Splunk makes log-file searches a slam dunk
Free-format search tool handles disparate event types, eases admin headachesFollow @infoworld
InfoWorld first looked at Splunk in a preview of the Splunk Server, where it was dubbed “like Google for log files.” That simile is especially apt: Google freed us from the need to learn the intricacies of database regular expression searching, and Splunk does the same for log files.
Splunk is a free-format search tool that helps you correlate time- and date-based events across a huge number of logs -- Apache, FTP, security, MTA, DBMS, and so on. Splunk pulls in data from log files, then indexes and organizes it, determines similarities and differences between events, and allows you to search across all events by time, date, and keywords. Splunk Professional beefs up Splunk Server, handling greater log volume and more servers, and includes a rich scripting language as well as features such as automatic data collection.
I examined Splunk during my time working on the InteropNet HotStage NOC (network operating center), so testing was performed on a veritable enterprise toy box with gear from APC, Avaya, Computer Associates, Cyclades, Extreme Networks, Fluke Networks, Gigamon, Juniper Networks, Network General, Network Physics, and 3M. (I also did a fresh install after using Splunk at HotStage.)
With this much variety, I was able to take advantage of the wealth of log information -- and the fact that InteropNet’s address space is well known to hackers. The constant configuration changes during InteropNet HotStage allowed Splunk to provide a contextual look into the syslog, at one point helping us find a piece of equipment configured with our show’s root password instead of the correct SNMP read string. It was a simple search that saved our bacon -- but also one that could be easily missed.
Installation is a 10- to 20-minute affair, as Splunk linked in all necessary libraries in their binary distribution, thereby eliminating the frustration of chasing down missing dependencies found in many other Linux apps.

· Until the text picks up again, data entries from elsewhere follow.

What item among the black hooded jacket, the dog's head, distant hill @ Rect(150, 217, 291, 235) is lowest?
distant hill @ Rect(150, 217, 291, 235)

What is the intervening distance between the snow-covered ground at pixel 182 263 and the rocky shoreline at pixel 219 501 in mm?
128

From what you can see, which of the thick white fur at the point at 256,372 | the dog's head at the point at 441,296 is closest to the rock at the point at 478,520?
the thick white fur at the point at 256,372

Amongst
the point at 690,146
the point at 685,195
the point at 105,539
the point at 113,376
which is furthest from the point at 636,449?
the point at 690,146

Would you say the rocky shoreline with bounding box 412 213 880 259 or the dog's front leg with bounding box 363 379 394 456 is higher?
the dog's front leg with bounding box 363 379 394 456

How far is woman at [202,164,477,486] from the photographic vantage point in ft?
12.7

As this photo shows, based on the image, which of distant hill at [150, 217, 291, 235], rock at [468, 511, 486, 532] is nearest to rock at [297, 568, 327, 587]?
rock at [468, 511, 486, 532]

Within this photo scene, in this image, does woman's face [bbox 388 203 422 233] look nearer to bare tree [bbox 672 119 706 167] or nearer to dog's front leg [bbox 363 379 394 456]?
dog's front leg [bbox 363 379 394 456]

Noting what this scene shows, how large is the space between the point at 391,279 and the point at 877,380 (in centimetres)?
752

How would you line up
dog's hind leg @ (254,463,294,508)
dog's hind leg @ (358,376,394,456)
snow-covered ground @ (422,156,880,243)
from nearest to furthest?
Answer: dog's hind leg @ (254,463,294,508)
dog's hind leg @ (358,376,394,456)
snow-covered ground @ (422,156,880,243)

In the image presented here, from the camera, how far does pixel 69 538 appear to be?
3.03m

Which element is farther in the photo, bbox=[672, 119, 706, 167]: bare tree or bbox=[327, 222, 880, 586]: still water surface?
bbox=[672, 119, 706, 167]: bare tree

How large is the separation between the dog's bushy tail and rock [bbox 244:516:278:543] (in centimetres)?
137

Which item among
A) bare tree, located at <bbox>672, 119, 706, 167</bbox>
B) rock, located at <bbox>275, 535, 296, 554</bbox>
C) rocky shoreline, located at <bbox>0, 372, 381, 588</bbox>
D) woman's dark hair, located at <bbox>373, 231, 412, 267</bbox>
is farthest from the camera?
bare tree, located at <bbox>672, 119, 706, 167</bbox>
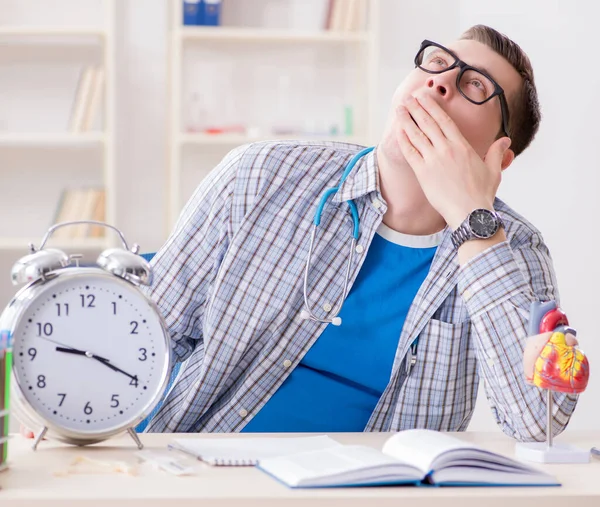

Splunk organizes log data from disparate sources, so you can perform queries across the entire database or by data source type. As with any Web search engine, you have to ask the right questions to get the answer you need.
For example, I asked Splunk to display Avaya S8300 SIP PBX call detail records and ExtremeWare switch events -- both syslog and SNMP traps tailed into the Splunk database -- that occurred during the time range of a trouble ticket coming in via the CA help desk. With the narrowed-down data sources correlated by time, I could find out whether problems were related to VoIP or infrastructure simply by looking at the offending time slice. You can also add user-defined tags for records, which in turn can be used to add additional fields to complement Splunk’s internal capability of turning static log terms into search nouns.
Regardless of whether the message is terminated Unix- or Windows-style, or whether your gear puts out single- or multiple-line records, Splunk will characterize the data on the fly and quickly tune itself to index even the weirdest log record. In the case of nonsyslog-enabled applications, Splunk includes a simple Python script to push any file-based log into the Splunk system.